→ Passage provided:
——

# CUDA Python (Numba) Environment Test

This notebook replicates the original PyOpenCL environment test using **CUDA Python via Numba**. It validates that your NVIDIA driver + CUDA toolkit and the Numba CUDA runtime are working.

Run all cells in order. The final message should confirm success.

## 1. Imports and device info
We query available CUDA devices through Numba.

In [1]:
from numba import cuda
import numpy as np

cuda.detect()  # prints detected devices
device = cuda.get_current_device()
print(f'Active device: {device.name.decode()} (CC {device.compute_capability})')
print(f'Max threads per block: {device.MAX_THREADS_PER_BLOCK}')
#print(f'Memory (bytes): {device.total_memory}')

Found 1 CUDA devices
id 0    b'NVIDIA GeForce RTX 2060 with Max-Q Design'                              [SUPPORTED]
                      Compute Capability: 7.5
                           PCI Device ID: 0
                              PCI Bus ID: 1
                                    UUID: GPU-42a52008-a233-7f47-7c29-d01344a0b937
                                Watchdog: Enabled
                            Compute Mode: WDDM
             FP32/FP64 Performance Ratio: 32
Summary:
	1/1 devices are supported
Active device: NVIDIA GeForce RTX 2060 with Max-Q Design (CC (7, 5))
Max threads per block: 1024


## 2. Profiling helper
We implement a timing helper using CUDA events through Numba's driver APIs.

In [2]:
from numba.cuda.cudadrv import driver as _drv

def profile_gpu(fn, n_warmup, n_iters, *launch_args):
    # warmup
    for _ in range(n_warmup):
        fn(*launch_args)
        cuda.synchronize()
    times = np.zeros(n_iters, dtype=np.float64)
    for i in range(n_iters):
        start = _drv.event()
        end = _drv.event()
        start.record()
        fn(*launch_args)
        end.record()
        end.synchronize()
        times[i] = _drv.event_elapsed_time(start, end)  # ms
    print(f'Kernel average {times.mean():.4f} ms, median {np.median(times):.4f} ms, std {times.std():.4f} ms over {n_iters} runs.')
    return times

## 3. Host data
Allocate large host arrays (int32) like in the OpenCL example.

——

→ Data shown:
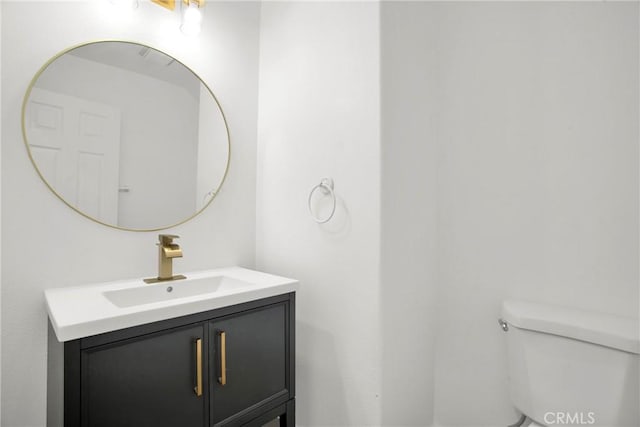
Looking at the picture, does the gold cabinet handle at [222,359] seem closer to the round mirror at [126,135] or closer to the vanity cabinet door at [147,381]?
the vanity cabinet door at [147,381]

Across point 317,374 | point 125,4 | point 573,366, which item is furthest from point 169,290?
point 573,366

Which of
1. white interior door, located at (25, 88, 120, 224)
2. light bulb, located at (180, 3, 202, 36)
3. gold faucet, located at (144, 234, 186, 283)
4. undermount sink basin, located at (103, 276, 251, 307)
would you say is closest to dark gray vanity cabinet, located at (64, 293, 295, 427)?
undermount sink basin, located at (103, 276, 251, 307)

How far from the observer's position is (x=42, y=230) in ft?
3.41

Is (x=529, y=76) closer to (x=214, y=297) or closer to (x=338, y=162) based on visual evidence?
(x=338, y=162)

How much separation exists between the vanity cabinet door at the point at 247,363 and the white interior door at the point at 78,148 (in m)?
0.63

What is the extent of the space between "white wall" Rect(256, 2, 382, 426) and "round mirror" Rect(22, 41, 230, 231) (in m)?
0.32

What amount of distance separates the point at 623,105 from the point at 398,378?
1285mm

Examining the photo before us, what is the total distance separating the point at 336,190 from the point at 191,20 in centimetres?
95

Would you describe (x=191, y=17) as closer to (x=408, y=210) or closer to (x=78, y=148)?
(x=78, y=148)

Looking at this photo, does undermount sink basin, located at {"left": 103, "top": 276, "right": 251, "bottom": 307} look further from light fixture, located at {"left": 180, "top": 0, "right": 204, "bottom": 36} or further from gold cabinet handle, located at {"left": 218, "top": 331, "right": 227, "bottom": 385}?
light fixture, located at {"left": 180, "top": 0, "right": 204, "bottom": 36}

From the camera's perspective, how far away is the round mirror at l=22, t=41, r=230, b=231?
1060 millimetres

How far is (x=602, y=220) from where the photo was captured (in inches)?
44.4

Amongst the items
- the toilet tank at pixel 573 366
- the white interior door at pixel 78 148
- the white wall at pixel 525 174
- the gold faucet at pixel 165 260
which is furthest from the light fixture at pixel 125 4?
the toilet tank at pixel 573 366

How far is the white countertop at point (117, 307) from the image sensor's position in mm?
753
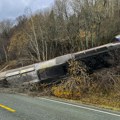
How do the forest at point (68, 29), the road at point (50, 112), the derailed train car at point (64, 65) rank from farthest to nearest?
the forest at point (68, 29) < the derailed train car at point (64, 65) < the road at point (50, 112)

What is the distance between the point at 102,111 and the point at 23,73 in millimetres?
9124

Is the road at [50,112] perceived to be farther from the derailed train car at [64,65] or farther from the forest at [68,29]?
the forest at [68,29]

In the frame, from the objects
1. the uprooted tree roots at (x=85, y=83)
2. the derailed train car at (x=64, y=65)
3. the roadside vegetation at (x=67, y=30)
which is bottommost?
the uprooted tree roots at (x=85, y=83)

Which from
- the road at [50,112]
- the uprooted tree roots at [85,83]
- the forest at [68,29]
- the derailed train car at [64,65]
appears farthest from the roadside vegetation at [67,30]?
the road at [50,112]

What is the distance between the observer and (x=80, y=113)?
35.7 feet

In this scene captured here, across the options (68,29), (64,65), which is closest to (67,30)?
(68,29)

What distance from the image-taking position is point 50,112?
11.2 m

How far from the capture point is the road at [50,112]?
10.3 metres

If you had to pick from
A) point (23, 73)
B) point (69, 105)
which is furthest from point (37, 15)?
point (69, 105)

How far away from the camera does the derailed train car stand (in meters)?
17.8

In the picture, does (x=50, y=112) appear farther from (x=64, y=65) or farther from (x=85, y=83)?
(x=64, y=65)

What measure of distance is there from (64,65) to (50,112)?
23.5 feet

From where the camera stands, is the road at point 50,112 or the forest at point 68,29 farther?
the forest at point 68,29

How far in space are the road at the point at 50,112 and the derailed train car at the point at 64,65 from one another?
466cm
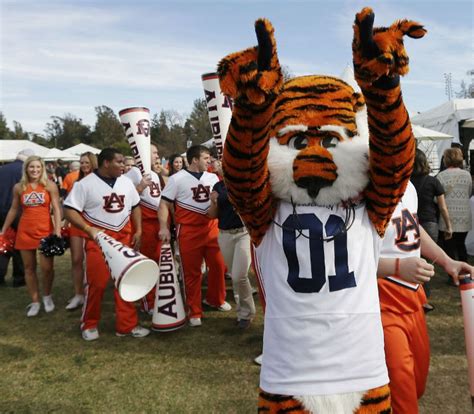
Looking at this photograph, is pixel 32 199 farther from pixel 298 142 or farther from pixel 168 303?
pixel 298 142

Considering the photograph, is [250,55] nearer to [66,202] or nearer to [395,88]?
[395,88]

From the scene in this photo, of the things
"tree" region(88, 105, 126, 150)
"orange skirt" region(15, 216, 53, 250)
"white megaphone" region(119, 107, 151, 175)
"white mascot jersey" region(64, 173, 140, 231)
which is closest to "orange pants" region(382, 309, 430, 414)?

——

→ Work task 1: Repeat the part of the CUDA environment test notebook between "Max threads per block: 1024" and "cuda.synchronize()", inclusive, with no changes.
→ Work task 2: According to the CUDA environment test notebook, how many threads per block can the active device handle at most?

→ Written reply 1:
Max threads per block: 1024


## 2. Profiling helper
We implement a timing helper using CUDA events through Numba's driver APIs.

In [2]:
from numba.cuda.cudadrv import driver as _drv

def profile_gpu(fn, n_warmup, n_iters, *launch_args):
    # warmup
    for _ in range(n_warmup):
        fn(*launch_args)
        cuda.synchronize()

→ Written reply 2: 1024